Assessment of model fit and prediction
The highly variable nature of the COVID-19 pandemic makes it notoriously difficult to predict [20, 21]. Our purpose is not to provide forecasts, but rather to capture the dynamic effects of changes in community behaviour during the outbreak. As a result, our model needs to be able to capture the overall trends in daily cases.
Model fit is assessed through sampling the posterior predictive distribution
$$ {p({{\mathcal{D}_{s}}}\mid{{\mathcal{D}}_{i}})} = \int {p({{\mathcal{D}_{s}}}\mid{{\theta}})}{p({{\theta}}\mid{{\mathcal{D}}_{i}})}\, \mathrm{d}{\theta}, $$
(6)
where \({\mathcal {D}_{s}}\) is simulated data as generated by the model. We compute the 50% and 95% credible interval (CrI) of \({p({{\mathcal {D}_{s}}}\mid {{\mathcal {D}}})}\) by: 1) generating simulated data for each posterior sample generated by the SMC-ABC sampler; and 2) computing quantiles of the simulation state distribution at each observation time.
The posterior predictive distribution is also used to asses flare-up risk. After model calibration using data up to 9 June, we continue simulations to 24 June and obtain CrIs for oscillatory behaviour relating to localised flare-ups and additional waves.

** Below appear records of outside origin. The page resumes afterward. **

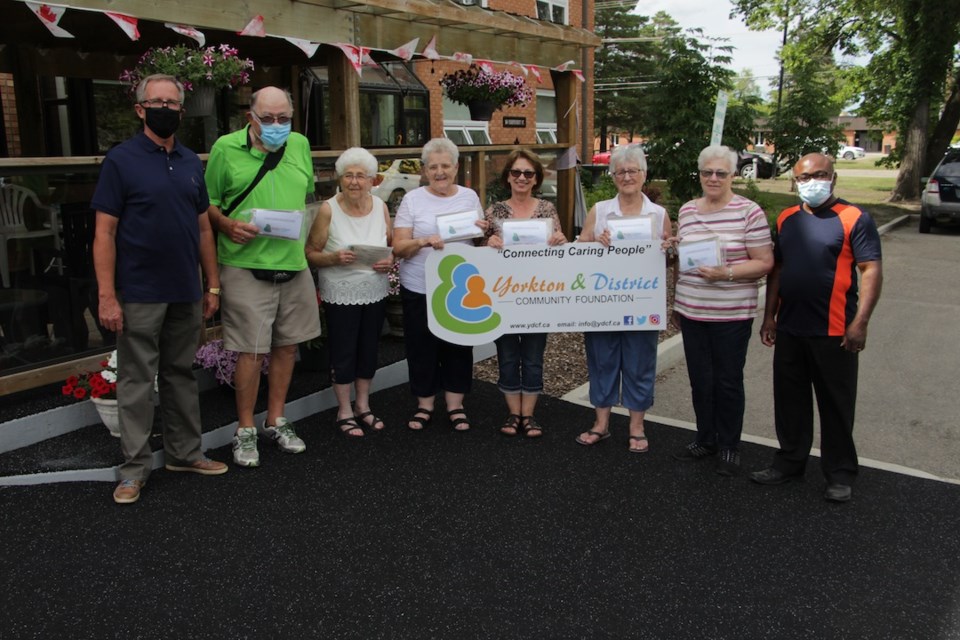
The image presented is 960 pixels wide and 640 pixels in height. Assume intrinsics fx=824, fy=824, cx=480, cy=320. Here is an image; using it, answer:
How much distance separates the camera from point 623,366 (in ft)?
16.0

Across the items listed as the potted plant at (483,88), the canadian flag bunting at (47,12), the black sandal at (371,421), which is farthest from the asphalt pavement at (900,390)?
the canadian flag bunting at (47,12)

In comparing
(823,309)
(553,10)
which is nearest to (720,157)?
(823,309)

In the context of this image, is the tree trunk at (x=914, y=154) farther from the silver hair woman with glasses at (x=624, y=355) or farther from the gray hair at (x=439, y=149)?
the gray hair at (x=439, y=149)

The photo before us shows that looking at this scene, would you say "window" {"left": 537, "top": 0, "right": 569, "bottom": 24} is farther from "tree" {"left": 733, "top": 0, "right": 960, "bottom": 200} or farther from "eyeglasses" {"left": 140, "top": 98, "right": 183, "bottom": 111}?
"eyeglasses" {"left": 140, "top": 98, "right": 183, "bottom": 111}

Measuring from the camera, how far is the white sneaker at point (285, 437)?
4.81 meters

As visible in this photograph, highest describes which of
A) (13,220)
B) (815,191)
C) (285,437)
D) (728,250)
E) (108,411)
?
(815,191)

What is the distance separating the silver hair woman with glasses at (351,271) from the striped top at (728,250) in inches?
69.7

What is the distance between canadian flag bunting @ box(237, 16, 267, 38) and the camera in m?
5.98

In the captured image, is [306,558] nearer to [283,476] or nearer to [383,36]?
[283,476]

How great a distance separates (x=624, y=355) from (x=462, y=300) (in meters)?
1.01

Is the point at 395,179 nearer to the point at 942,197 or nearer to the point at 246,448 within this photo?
the point at 246,448

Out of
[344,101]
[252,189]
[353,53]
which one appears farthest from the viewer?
[344,101]

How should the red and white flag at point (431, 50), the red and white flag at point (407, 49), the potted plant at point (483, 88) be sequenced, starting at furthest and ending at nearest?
the potted plant at point (483, 88) → the red and white flag at point (431, 50) → the red and white flag at point (407, 49)

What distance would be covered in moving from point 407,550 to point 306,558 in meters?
0.44
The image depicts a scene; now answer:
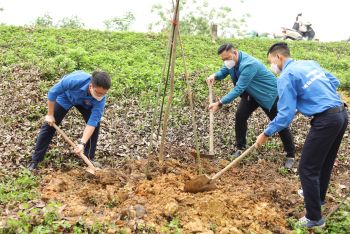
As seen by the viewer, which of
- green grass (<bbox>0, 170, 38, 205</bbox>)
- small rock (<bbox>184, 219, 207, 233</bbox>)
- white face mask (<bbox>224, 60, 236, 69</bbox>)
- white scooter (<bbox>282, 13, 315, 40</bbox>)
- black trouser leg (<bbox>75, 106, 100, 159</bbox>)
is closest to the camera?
small rock (<bbox>184, 219, 207, 233</bbox>)

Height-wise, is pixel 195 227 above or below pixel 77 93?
below

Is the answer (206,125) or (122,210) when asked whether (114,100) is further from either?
(122,210)

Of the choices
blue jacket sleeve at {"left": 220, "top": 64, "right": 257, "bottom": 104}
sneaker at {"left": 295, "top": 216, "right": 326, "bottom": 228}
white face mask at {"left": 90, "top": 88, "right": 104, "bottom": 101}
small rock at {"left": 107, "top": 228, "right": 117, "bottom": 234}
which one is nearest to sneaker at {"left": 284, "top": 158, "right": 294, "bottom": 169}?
blue jacket sleeve at {"left": 220, "top": 64, "right": 257, "bottom": 104}

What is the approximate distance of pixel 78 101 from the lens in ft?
17.5

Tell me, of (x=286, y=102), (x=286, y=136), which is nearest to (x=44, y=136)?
(x=286, y=102)

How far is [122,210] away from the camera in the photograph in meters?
4.27

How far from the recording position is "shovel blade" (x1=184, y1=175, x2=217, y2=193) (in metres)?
4.79

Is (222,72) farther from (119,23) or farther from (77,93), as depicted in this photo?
(119,23)

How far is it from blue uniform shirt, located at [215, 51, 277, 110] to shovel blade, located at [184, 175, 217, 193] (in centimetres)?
140

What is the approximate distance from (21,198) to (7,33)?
8.50 metres

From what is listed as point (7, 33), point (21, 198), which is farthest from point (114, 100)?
point (7, 33)

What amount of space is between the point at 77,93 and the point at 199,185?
1966mm

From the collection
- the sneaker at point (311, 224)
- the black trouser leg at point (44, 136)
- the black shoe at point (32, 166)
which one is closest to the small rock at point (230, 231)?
the sneaker at point (311, 224)

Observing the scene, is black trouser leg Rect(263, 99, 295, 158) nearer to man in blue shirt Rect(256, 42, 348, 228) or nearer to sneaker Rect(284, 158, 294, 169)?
sneaker Rect(284, 158, 294, 169)
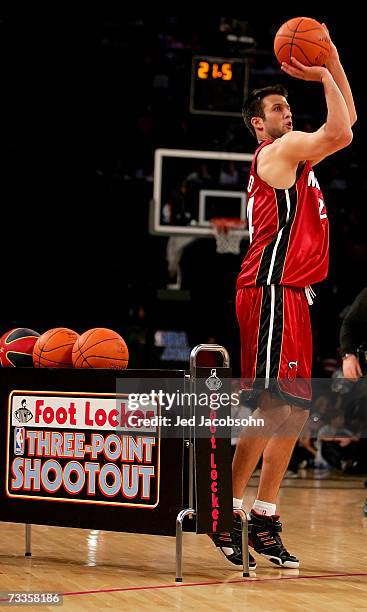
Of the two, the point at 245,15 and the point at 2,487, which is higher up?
the point at 245,15

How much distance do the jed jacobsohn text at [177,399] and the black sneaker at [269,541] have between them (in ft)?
2.38

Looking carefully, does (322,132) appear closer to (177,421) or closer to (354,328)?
(177,421)

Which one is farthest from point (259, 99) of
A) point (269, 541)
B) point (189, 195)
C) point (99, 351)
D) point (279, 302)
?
point (189, 195)

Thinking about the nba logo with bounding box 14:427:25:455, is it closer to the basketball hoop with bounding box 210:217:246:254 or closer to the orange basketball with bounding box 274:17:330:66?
Result: the orange basketball with bounding box 274:17:330:66

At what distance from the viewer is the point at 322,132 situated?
5.21m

Parameter point estimation and uncertainty quantification
Parameter point estimates are also obtained from the approximate posterior sample with the lowest average discrepancy with the observed data (See SupplementaryMaterial). Parameter uncertainty is reported using 95% CrI for the marginal approximate Bayesian posterior distributions (See Supplementary Material). This uncertainty quantification encompasses all plausible parameter combinations within the achieved acceptance threshold of the ABC-SMC method.
Correlation analysis
We use the point estimates to evaluate which factors have had the greatest impact on the COVID-19 outbreak evolution across countries. For each country, we manually classify the state of the outbreak for each country on 13 April based on the trend in the daily reported cases and active case numbers. These stages are: the growth stage–characterised as an increasing trend in daily reported cases numbers; the post-peak stage–characterised by declines in daily case numbers, indicating the curve is flattening; the recovery stage–characterised by declines in active case numbers. Spearman’s rank-order correlation coefficients are computed between each parameters and observed data at T= 13 April (i.e., cumulative case numbers, CT, recoveries, R, and deaths, DT).